Kael sidestepped her baiting. ‘That makes ye the top of the chain, then?’

She laughed, deep and throaty, halfway to being a cough. ‘What makes you think you’re allowed to ask me questions, hmm?’

‘Ye killed me Pa,’ he snapped. Maybe the darkness inside his hood gave him courage, maybe the impossible situation simply made him stop caring. ‘Then ye killed the rest of me family.

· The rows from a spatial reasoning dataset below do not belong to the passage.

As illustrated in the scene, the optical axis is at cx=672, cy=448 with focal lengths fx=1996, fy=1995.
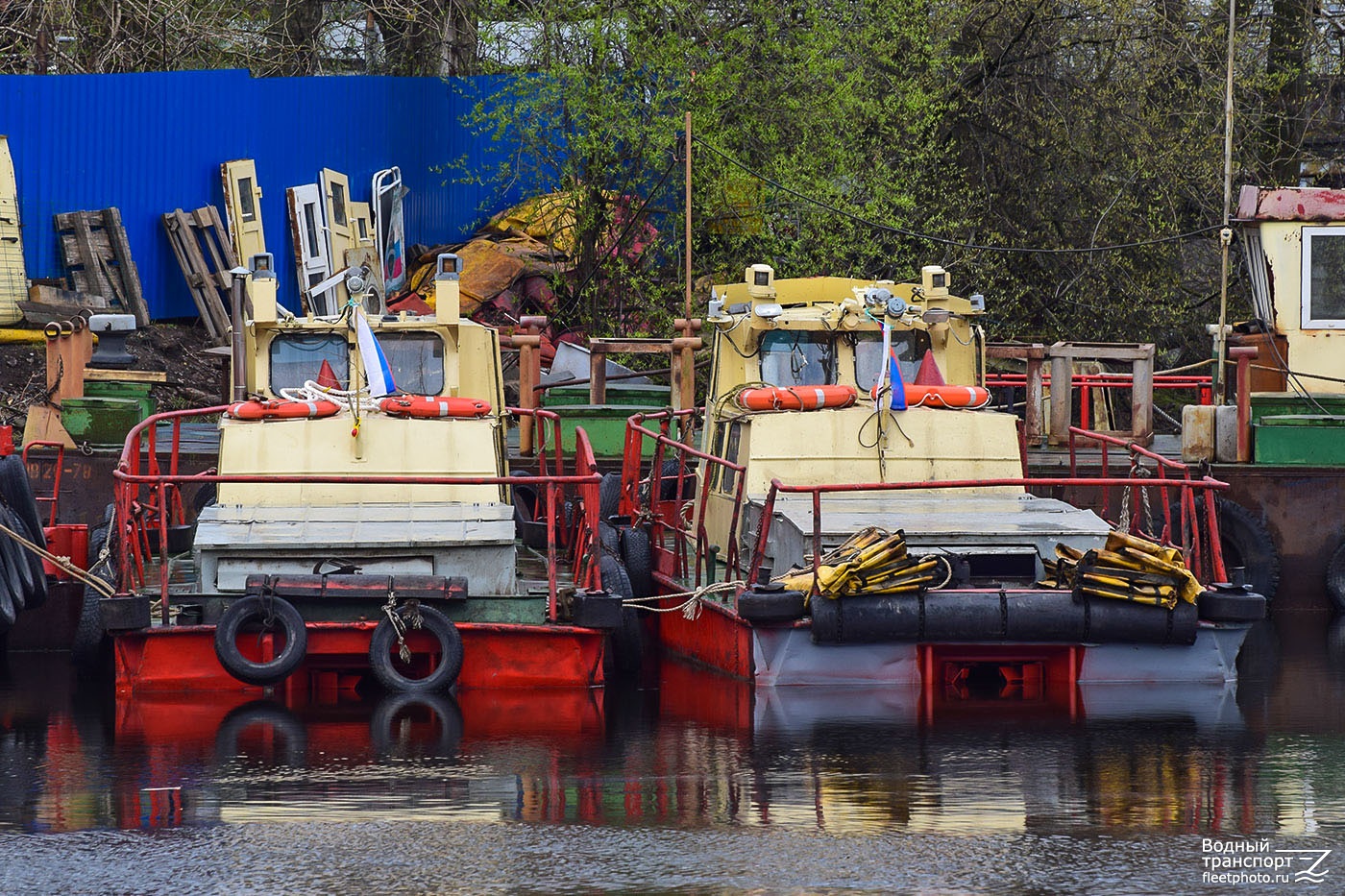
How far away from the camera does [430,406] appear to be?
14.6m

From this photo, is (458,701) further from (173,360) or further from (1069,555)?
(173,360)

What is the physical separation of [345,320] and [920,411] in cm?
437

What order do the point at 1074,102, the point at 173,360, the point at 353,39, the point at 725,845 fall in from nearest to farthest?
the point at 725,845 < the point at 173,360 < the point at 1074,102 < the point at 353,39

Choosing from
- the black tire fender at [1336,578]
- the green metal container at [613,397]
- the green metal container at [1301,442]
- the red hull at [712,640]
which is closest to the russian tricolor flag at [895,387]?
the red hull at [712,640]

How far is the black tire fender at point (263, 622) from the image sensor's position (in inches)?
486

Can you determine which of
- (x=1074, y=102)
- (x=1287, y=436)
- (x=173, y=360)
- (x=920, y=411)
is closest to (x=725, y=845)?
(x=920, y=411)

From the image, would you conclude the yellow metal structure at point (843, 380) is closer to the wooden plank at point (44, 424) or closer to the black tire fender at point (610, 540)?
the black tire fender at point (610, 540)

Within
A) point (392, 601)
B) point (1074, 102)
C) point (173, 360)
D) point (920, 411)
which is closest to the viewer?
point (392, 601)

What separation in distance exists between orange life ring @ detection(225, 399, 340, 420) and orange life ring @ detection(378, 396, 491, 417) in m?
0.41

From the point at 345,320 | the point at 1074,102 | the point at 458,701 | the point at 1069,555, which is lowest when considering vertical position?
the point at 458,701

I were never involved in anything ye does, I even tried everything I could do to keep meself out of it.’ His breath hitched as he spat his reckless accusations. ‘I don’t care what ye does. I don’t care who ye all are! I never looked fer ye, never chased ye, nothing. Ye’ve destroyed me family when I done nothing to ye, and all I want is fer ye to just leave me alone!’

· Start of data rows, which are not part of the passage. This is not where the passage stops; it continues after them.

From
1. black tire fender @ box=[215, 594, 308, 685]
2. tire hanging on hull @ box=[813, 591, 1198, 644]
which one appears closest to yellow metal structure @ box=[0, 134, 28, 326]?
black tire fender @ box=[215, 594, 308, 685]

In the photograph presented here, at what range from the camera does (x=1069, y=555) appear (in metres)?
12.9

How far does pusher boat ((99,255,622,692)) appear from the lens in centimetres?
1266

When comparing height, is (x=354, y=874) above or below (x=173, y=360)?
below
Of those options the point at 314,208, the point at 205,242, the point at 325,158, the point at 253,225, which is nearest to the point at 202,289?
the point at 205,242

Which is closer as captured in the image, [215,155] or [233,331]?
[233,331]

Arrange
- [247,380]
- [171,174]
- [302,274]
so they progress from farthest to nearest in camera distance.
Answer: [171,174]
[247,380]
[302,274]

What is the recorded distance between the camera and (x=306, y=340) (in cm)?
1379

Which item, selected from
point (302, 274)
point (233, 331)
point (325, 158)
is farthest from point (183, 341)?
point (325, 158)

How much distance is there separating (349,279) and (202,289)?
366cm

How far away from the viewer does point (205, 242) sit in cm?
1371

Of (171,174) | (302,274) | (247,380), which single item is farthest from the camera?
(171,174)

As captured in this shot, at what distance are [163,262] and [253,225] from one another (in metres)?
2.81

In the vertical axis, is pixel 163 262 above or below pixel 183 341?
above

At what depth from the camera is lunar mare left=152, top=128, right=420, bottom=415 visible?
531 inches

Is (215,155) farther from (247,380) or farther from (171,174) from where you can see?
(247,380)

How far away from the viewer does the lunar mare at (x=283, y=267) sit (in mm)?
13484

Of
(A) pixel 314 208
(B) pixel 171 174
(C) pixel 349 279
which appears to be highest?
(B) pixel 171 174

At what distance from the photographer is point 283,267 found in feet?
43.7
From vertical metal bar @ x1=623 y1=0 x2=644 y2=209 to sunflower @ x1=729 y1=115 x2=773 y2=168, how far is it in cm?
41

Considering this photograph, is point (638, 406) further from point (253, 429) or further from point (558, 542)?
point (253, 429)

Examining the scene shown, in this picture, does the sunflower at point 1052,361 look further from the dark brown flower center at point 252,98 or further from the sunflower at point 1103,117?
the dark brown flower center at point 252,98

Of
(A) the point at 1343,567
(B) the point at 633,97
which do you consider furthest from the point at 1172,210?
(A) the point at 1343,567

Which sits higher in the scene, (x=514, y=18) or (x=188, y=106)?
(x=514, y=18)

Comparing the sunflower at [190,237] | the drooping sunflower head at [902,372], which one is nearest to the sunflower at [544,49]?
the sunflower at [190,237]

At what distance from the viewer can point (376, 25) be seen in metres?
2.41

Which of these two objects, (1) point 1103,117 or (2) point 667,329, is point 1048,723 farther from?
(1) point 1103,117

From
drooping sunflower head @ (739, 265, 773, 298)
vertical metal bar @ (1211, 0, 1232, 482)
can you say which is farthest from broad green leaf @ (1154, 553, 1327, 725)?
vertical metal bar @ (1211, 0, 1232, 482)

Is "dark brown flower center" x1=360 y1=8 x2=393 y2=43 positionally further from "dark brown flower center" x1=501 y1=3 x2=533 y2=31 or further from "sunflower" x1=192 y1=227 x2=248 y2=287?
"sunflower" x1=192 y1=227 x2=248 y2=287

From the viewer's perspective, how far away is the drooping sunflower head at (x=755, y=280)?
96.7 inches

His captor stayed silent for a time, but Kael knew she was still there. The silence, he was sure, was supposed to intimidate him, to make him wonder what she was thinking, to conjure up all the painful things she might do to him, but he found he just didn’t care. He felt distanced from himself, perhaps still a little dizzy and lightheaded, but nothing felt real enough for him to be threatened by it.

‘We don’t care about you, either,’ the woman said finally, her voice hushed and threatening. Evidently she thought her silence was working.

Kael thudded his head back against the wall and closed his eyes. ‘Whatever,’ he mumbled.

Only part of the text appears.